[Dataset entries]
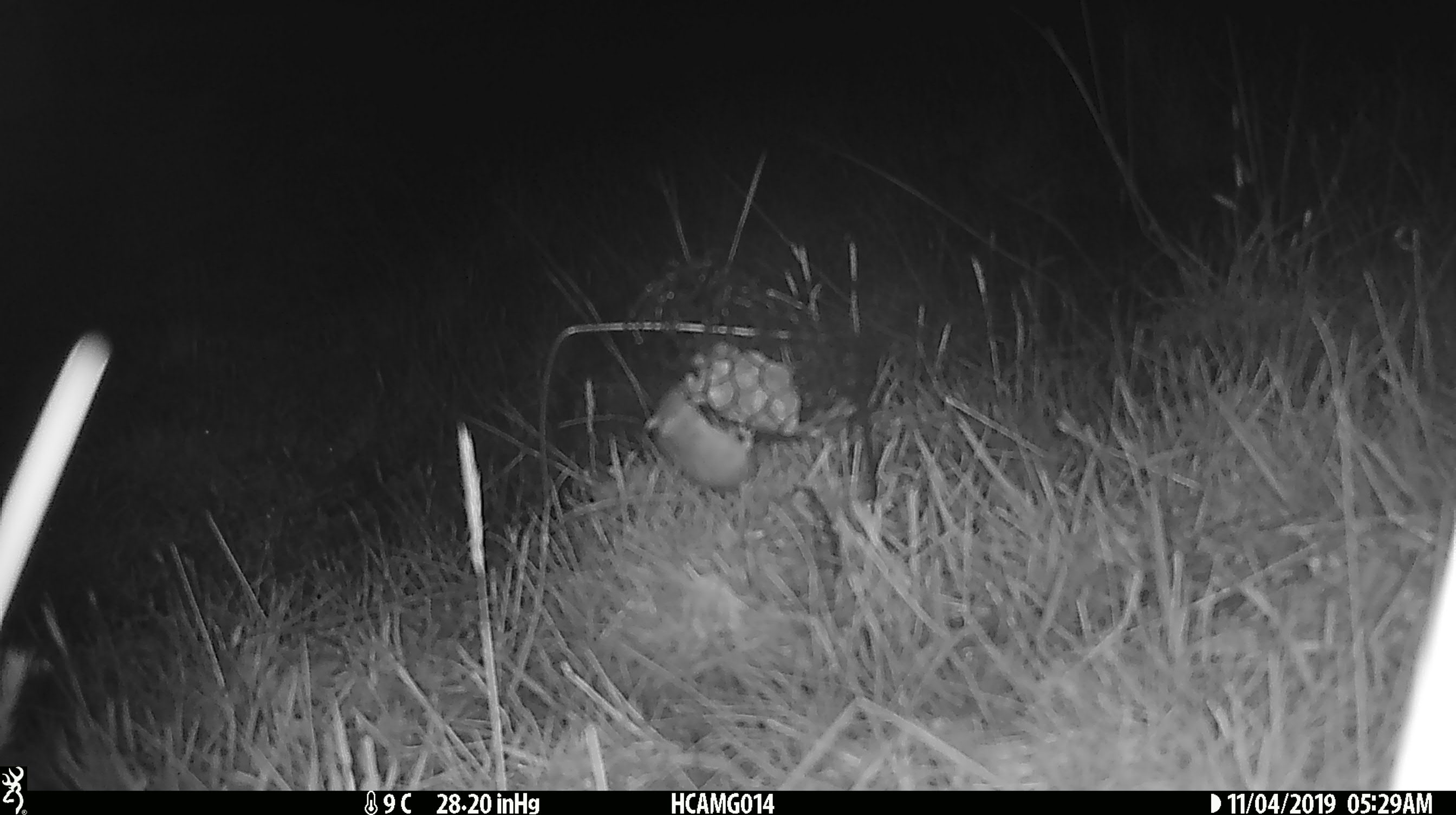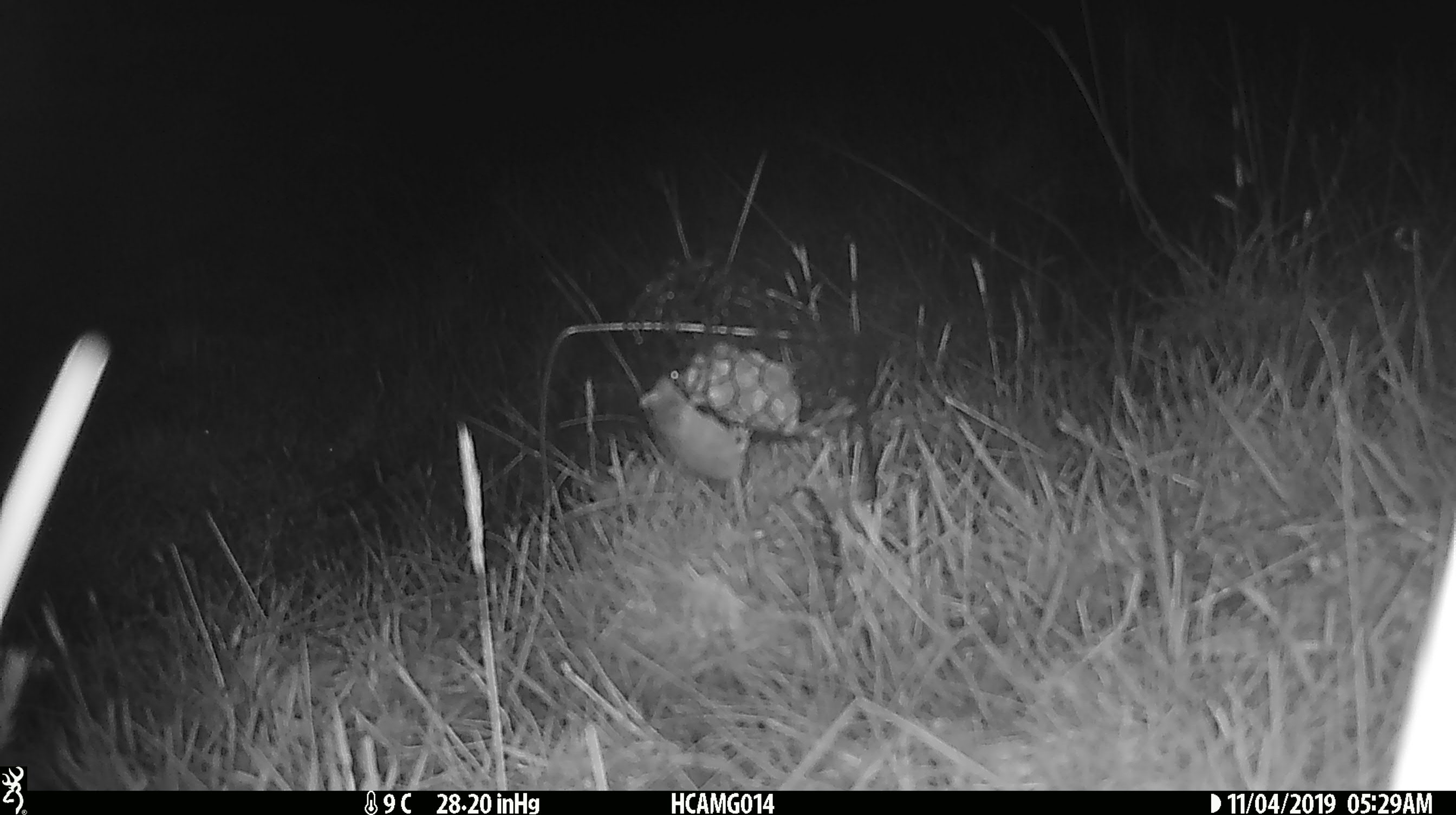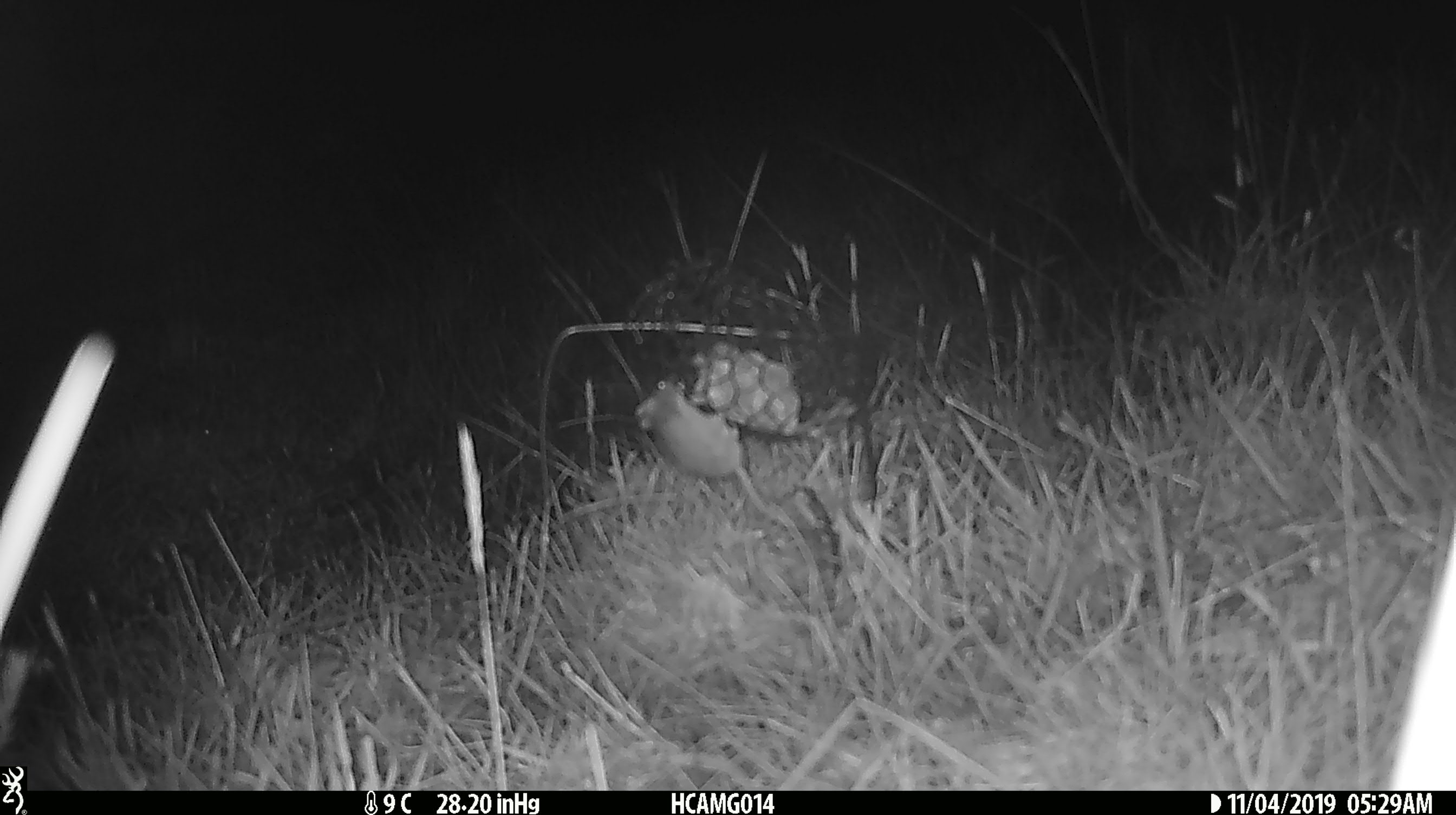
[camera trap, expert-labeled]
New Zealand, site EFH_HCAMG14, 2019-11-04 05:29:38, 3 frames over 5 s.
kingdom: Animalia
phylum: Chordata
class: Mammalia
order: Rodentia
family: Muridae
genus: Mus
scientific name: Mus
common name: mouse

▶ [GOAL OF THE EXERCISE] A faithful, complete copy of the entries is required, without the pictures.

▶ [RESULT OF THE TASK]
[camera trap, expert-labeled]
New Zealand, site EFH_HCAMG14, 2019-11-04 05:29:38, 3 frames over 5 s.
kingdom: Animalia
phylum: Chordata
class: Mammalia
order: Rodentia
family: Muridae
genus: Mus
scientific name: Mus
common name: mouse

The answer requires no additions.